Joseph DJOGBENOU n’entend pas être ce citoyen qui laisse arriver les choses sans régir. Il garde toujours le statut de cet ardent défenseur des libertés publiques. Aussi, n’a-t-il manqué aucune occasion au cours des récents comportements nocifs aux droits humains notés dans les démarches de nos gouvernants pour donner l’alerte. Si des combats comme celui pour une Lépi fiable n’ont malheureusement pas été remportés, celui sur une révision opportuniste de la constitution béninoise du 11 décembre 1990 est, pourtant à mettre à son actif. C’est également dans la même démarche de solidarité qu’il a lancé depuis ce week-end un nouveau concept « Tous, prêts pour la prison ! », non seulement pour rappeler au gouvernement en place que Me Lionel AGBO ne devrait pas être inquiété pour avoir joui de sa liberté d’expression mais surtout pour appeler les citoyens béninois à une prise de conscience. Car, a-t-il l’habitude de le dire, « Cela n’arrive pas qu’aux autres… ».
Lisez sa déclaration
1. Le développement de l’actualité nationale commande à tous les citoyens béninois d’être prêts à aller en prison. La démocratie béninoise est réellement simplement menacée.

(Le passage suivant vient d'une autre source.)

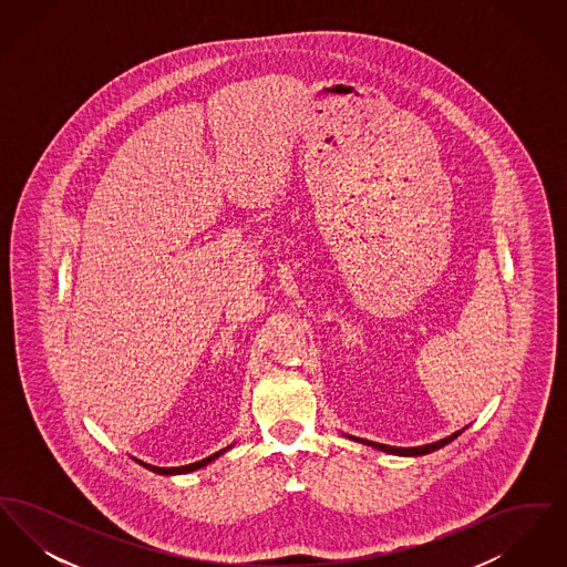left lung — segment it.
Returning <instances> with one entry per match:
<instances>
[{
    "label": "left lung",
    "mask_w": 567,
    "mask_h": 567,
    "mask_svg": "<svg viewBox=\"0 0 567 567\" xmlns=\"http://www.w3.org/2000/svg\"><path fill=\"white\" fill-rule=\"evenodd\" d=\"M461 432L451 433L449 437H444V440H437V442H432V444H423V446H412V449H402V446H386V444H380V442H370V440H363V437H354V435H349L351 440L354 442H361V444H368V446H372V449H378V451H382V453H391V455H404V457H419V455H427V453H433V451H437V449H442V446H446L449 442H453L457 435H461Z\"/></svg>",
    "instance_id": "obj_1"
}]
</instances>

2. Le vendredi 21 septembre 2012, Monsieur Lionel Agbo, Avocat au Barreau du Bénin, homme politique et ancien candi
dat à la présidence de la République, est interpellé pour des propos qu’il aurait tenus à l’occasion d’une conférence de presse animée par lui. Cette conférence de presse à laquelle, toute la presse audiovisuelle avait été conviée, n’a finalement été traitée que par la chaîne de télévision Canal 3.
Déjà le jeudi 20 septembre 2012, le Directeur de l’office de radiodiffusion et de télévision du Bénin (Ortb), s’est souvenu, et fort opportunément, que cette chaîne de télévision émettait à partir d’un domaine et des installations appartenant à « sa télévision », ce qui, à ses yeux et aux yeux de ses mandants, l’habiliterait à interrompre la diffusion des émissions de Canal 3. L’argument commercial étant plus que convenu.
3. Ainsi donc, un homme politique est interpellé, non pour avoir pris les armes, mais pour avoir accompli l’acte politique le plus noble dans une démocratie en construction : exprimer son opinion.
Une chaîne de télévision est privée d’émission pour avoir, au fond, servi de moyen d’expression à cet homme politique et pour avoir osé, avec fréquence et constance, relayer les opinions que le gouvernement et son chef n’aiment pas entendre.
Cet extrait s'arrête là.